If NoCs are to be accepted, their full power implications need
to be known. Moreover, these power characteristics must be
accurately understood across the large possible design space of
NoCs. Blocking time is one of the effective factors on NoC
power consumption. In this paper we present a Markovian
model for evaluating the amount of the dissipated power comes
from packet blocking and show the blocking time effects on
total power consumption of on-chip networks approach.
Keywords- Network on Chip(NoC); High Traffic Regions;
Packet Blocking Power Consumption; Blocking Time
I.
INTRODUCTION
Large systems on chip(SoC) are interconnecting limited
due to high area, power and delays. Network on Chip(NoC)
is an efficient on-chip communication architecture for SoC
architectures that is structured, reusable, scalable, and has
high performance and enables integration of a large number
of computational and storage blocks on a single chip.
Researchers and designers have recognized the
importance of low-power computing for even very high-end
microprocessors. Clock rates and die sizes increase by
technology scaling; therefore power dissipation is predicted
to become the key limiting factor on the performance of
single chip microprocessor.
Nowadays, power efficiency is one of the most
important concerns in NoC architecture design. Consider a
10×10 tile-based NoC, assuming a regular mesh topology
and 32 bit link width in 0.18um technology and minimal
spacing, under 100Mbit/s pair-wise communication
demands, interconnects will dissipate 290W of power [2].

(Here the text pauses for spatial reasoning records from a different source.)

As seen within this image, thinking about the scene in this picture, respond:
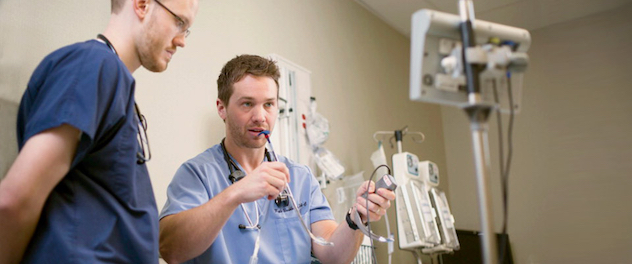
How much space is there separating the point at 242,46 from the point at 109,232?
60.1 inches

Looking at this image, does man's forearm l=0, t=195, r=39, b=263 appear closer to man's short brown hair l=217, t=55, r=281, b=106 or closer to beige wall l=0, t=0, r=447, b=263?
beige wall l=0, t=0, r=447, b=263

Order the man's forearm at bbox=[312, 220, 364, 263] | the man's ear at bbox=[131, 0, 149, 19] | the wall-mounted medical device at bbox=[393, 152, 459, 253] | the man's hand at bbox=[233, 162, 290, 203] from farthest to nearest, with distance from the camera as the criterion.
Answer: the wall-mounted medical device at bbox=[393, 152, 459, 253], the man's forearm at bbox=[312, 220, 364, 263], the man's hand at bbox=[233, 162, 290, 203], the man's ear at bbox=[131, 0, 149, 19]

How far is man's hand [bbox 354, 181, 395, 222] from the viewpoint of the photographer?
61.8 inches

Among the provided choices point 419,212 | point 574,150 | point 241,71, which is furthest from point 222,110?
point 574,150

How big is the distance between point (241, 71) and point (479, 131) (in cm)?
111

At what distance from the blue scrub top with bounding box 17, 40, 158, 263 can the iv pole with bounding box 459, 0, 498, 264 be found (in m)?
0.72

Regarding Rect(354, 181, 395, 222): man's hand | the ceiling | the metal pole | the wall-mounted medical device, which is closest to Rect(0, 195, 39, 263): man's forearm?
the metal pole

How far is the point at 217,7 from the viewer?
7.63 feet

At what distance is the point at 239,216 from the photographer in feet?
5.46

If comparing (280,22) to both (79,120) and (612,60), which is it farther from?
(612,60)

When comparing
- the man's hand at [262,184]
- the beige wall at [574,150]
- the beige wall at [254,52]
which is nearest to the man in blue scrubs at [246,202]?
the man's hand at [262,184]

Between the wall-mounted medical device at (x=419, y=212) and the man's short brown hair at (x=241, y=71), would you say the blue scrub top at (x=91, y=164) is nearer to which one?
the man's short brown hair at (x=241, y=71)

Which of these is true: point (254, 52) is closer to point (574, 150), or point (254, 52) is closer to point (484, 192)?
point (484, 192)

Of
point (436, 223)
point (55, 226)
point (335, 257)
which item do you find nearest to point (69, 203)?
point (55, 226)
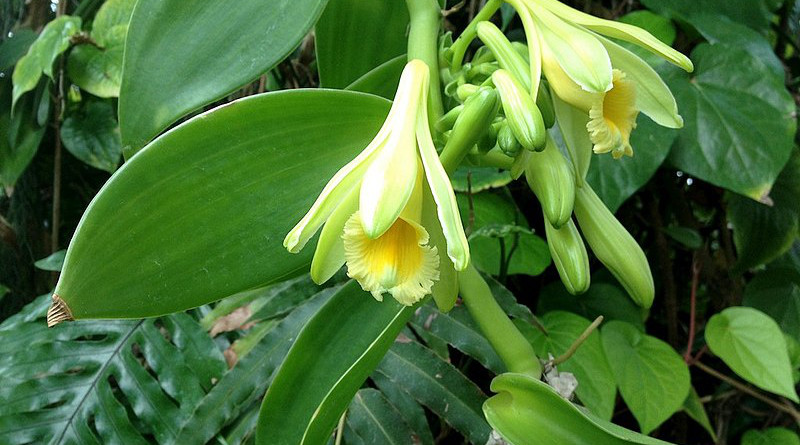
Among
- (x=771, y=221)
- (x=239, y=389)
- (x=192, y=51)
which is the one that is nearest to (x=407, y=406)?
(x=239, y=389)

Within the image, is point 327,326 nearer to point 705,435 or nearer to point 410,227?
point 410,227

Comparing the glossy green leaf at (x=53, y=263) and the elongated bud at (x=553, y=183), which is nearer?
the elongated bud at (x=553, y=183)

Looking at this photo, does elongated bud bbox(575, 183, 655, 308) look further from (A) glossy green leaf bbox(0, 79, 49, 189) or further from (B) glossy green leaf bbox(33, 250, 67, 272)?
(A) glossy green leaf bbox(0, 79, 49, 189)

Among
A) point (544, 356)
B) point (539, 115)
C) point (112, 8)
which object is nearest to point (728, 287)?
Result: point (544, 356)

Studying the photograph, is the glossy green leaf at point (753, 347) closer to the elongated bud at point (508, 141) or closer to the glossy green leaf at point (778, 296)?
the glossy green leaf at point (778, 296)

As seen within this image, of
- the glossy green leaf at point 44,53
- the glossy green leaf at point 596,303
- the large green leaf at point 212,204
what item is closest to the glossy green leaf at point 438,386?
the large green leaf at point 212,204

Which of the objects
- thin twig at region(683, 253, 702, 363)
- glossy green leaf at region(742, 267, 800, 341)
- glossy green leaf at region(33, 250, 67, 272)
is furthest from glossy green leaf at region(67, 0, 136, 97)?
glossy green leaf at region(742, 267, 800, 341)
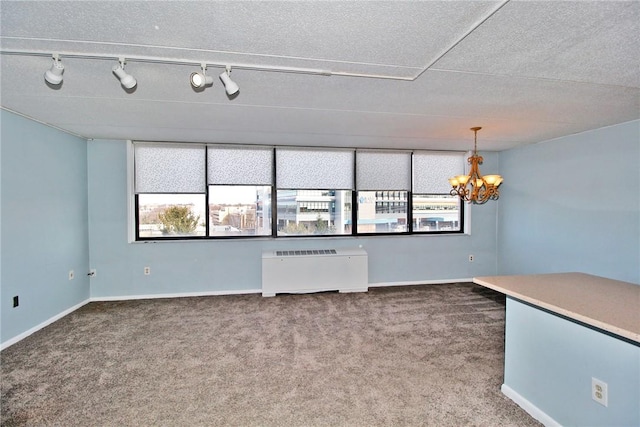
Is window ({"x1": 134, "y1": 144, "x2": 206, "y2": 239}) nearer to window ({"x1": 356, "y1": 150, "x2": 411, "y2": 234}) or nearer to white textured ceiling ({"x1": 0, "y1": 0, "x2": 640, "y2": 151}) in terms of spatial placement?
white textured ceiling ({"x1": 0, "y1": 0, "x2": 640, "y2": 151})

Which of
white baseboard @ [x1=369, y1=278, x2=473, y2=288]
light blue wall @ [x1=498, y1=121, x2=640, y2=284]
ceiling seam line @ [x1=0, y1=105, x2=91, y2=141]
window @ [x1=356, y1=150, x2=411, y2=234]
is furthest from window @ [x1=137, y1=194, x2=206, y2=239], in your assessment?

Thus, reducing the power consumption on global
interconnects is a key factor to the success of NoC designs.
It is not clear which NoC-based architecture is best
suited for a specific application. The trade-off in
performance versus power consumption of the
interconnection networks is an open question. The tradeoff
analysis can be performed by varying the following design
parameters: topology, length of physical links, width of
physical links, buffer allocation, switching techniques,
routing algorithms, and levels of service. Innovative
performance evaluation models are required to address the
design challenges of NoC based interconnection
architectures particularly in modeling and analyzing of
power consumption [1].
One of the famous and well designed topologies in
interconnection networks is torus. Torus networks have high
path diversity, offering many alternative paths between each
source and destination. Many studies, e.g. [3], [5], have
investigated the 2D torus NoC architectures (as shown in
Fig. 1). Wormhole switching has widely used as dominate
switching technique in contemporary multicomputers. So
wormhole switching is assumed to be used in this research.
In wormhole switching technique as network traffic
increases, messages may experience large delays to cross
the network due to the chain of blocked channels. To
overcome this, the flit buffers associated with a given
physical channel are organized into several channels, each
representing a “logical” channel with its own buffer and
flow control logic. Virtual channels are allocated
independently to different messages and compete with each
other for the physical bandwidth. We further assume that
deterministic routing is used to direct the packets across the
network. This form of routing results in a simpler router
implementation and has been used in many practical
systems. For deadlock free routing two organizations of
virtual channels allocation, Dally’s methodology and
Duato’s methodology, in the context of deterministic routing
can be considered. In this research we use second
organization based on Duato’s methodology. In this scheme
the V virtual channels of a given physical channel are split
into two sets: VC1 = {v3, v4, …,vV} and VC2 ={ v1, v2}.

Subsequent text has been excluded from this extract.